Estes manuais também envolviam, no espírito dos “estudos civilizacionais”, uma relação entre os modos de dançar e uma conduta ou etiqueta social e moral, revelando relações entre elegância e moralidade.
Todos estes livros estão acompanhados de seu par musical, apresentando peças musicais e diversos modos de representação gráfica e visual das danças e dos dançarinos.
Sua expectativa é de dar à Dança, este “exercício poético dos músculos do corpo”, um caráter de algo além da precariedade do seu registro documental, transformando-a em material passível de observação científica. Mesmo sendo uma arte cheia de método e técnica seus sistemas de registro – documentação e notação – sempre foram bastante carentes, dificultando o trabalho do teórico, do filósofo, do crítico analítico e do historiador desta arte.
Théleur demonstra as dificuldades existentes na construção de um texto técnico que possa passar para a ordem do texto histórico. Mesmo revelando-se observador da estética da dança cênica de sua época, o texto é uma forma de testemunho daquele integra o ofício profissional e da afirmação de um testemunho sobre as formas de registro da formalização da educação em dança – no ato de dançar.
O texto revela ainda e antecipa um desejo de transformar a prática cênica da dança numa ciência do movimento, algo que irá acontecer no calor das primeiras décadas do século XX.
O Primeiro Volume ainda apresenta uma Segunda Tradução, acompanhada de um texto de comentário. Consiste de um pequeno texto de Heinrich Wölfflin (1864-1945), Prolegômenos para uma Psicologia da Arquitetura: “Princípios do Julgamento Histórico” (1886), com texto de abertura e comentário de Murilo Gonçalves2, também tradutor do texto. A Psicologia (da Arte) como fundamento para uma Estética e uma História.
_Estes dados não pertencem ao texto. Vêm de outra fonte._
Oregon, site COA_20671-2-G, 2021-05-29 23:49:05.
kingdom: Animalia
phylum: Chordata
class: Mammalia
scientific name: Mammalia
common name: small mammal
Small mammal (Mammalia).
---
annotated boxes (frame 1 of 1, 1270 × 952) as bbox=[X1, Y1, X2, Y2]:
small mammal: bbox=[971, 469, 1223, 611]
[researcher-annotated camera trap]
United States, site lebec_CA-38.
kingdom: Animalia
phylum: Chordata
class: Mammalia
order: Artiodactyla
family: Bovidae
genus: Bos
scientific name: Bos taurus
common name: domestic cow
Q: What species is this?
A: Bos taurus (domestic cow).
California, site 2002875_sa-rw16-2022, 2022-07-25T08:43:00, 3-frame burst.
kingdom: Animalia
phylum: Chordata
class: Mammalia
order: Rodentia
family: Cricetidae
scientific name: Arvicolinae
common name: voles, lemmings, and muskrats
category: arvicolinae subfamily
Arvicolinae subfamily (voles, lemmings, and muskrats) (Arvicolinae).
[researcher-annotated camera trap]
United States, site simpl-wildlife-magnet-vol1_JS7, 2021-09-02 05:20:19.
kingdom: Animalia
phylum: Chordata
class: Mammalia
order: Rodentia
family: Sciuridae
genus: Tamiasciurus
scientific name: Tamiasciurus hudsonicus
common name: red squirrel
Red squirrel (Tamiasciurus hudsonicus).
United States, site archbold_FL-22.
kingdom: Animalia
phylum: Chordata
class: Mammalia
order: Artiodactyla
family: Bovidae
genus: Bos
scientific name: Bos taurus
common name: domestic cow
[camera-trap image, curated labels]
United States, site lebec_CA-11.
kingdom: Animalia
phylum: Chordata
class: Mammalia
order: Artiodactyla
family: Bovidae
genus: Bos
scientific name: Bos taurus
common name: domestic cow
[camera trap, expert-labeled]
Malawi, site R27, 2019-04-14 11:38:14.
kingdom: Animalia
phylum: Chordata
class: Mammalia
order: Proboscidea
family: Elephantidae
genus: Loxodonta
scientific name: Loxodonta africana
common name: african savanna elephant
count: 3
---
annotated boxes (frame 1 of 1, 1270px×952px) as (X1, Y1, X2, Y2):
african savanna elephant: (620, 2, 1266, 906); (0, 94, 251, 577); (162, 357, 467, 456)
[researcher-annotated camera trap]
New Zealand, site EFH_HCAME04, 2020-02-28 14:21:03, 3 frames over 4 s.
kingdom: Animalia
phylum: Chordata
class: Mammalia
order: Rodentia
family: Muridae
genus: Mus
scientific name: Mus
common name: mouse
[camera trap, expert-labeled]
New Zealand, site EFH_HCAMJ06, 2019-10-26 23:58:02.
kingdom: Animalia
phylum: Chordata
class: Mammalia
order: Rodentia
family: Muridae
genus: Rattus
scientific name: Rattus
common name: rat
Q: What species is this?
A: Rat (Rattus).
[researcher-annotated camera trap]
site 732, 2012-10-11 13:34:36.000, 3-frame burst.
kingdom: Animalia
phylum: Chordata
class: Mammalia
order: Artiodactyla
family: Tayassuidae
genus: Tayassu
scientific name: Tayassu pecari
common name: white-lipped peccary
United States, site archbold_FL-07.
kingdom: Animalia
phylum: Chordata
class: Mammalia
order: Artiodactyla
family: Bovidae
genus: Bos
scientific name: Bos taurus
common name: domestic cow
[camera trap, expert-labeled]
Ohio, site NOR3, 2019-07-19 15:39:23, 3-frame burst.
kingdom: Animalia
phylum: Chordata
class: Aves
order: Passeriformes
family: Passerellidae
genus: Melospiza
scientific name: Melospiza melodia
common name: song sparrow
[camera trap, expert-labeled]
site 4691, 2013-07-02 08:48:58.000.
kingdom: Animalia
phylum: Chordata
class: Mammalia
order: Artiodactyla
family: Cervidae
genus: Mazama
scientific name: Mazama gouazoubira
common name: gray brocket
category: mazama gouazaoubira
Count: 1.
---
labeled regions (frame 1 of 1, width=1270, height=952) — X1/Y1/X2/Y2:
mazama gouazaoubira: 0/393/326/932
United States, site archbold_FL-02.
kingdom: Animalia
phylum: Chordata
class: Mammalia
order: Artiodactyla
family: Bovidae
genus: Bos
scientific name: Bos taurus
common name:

Integrando o conjunto dos pesquisadores que formaram a escola vienense formalista, sua perspectiva de uma visibilidade pura como chave conceitual, permite a abertura de um trajeto cientificista – objetivista – no tratamento da arte e seus fenômenos assemelhados. Seu trabalho caracteriza-se por uma prevalência da reflexão e construção de um sistema teórico e de um procedimento metodológico rigoroso, numa compreensão comum à época, da constituição do tema da percepção como central para o entendimento e resultante analítica da arte.
É um passo de suma importância no avanço da produção do conhecimento histórico neste domínio, pois salta para fora do campo das biografias de artistas e propõe um recurso formal que permite estabelecer a classificação através de conjuntos estilísticos, uma perspectiva que pré-anuncia conceitos, teoria e método do estruturalismo do século XX.
Seus fundamentos estão em experimentos científicos como os de Konrad Fiedler (1841-1895), da psicologia das formas e teórico da visibilidade pura.
No campo da teoria e método instalados por Wölfflin, pouco são relevantes os aspectos biográficos, como já afirmamos, e, portanto, tampouco, interessam ao investigador dos objetos artísticos, os elementos que ressaltam a participação do contexto social e cultural nas obras. Seus estilos são amálgamas inteligentes da “vida das formas”, como teria dito Focillon. As formas são conjuntos densos causados por princípios repetitivos com variações de escala. Assim, os estilos podem corresponder a uma época, a uma nacionalidade ou exclusivamente a um indivíduo – a singularização radical de um estilo. Sua proposição nos permite, em continuidade a este raciocínio, reunir as obras artísticas numa linha evolutiva estilística, que nos permite compreender o que um estilo geral – uma tipologia como a de Renascimento e Barroco, por ele utilizada -, um estilo por divisões territoriais (políticas, culturais) entre as nações, ousando separar os Renascimentos por italiano, francês, inglês, por exemplo, e, ainda, reconhecer uma tessitura estilística na obra de um determinado artista, acompanhando sua formação e evolução.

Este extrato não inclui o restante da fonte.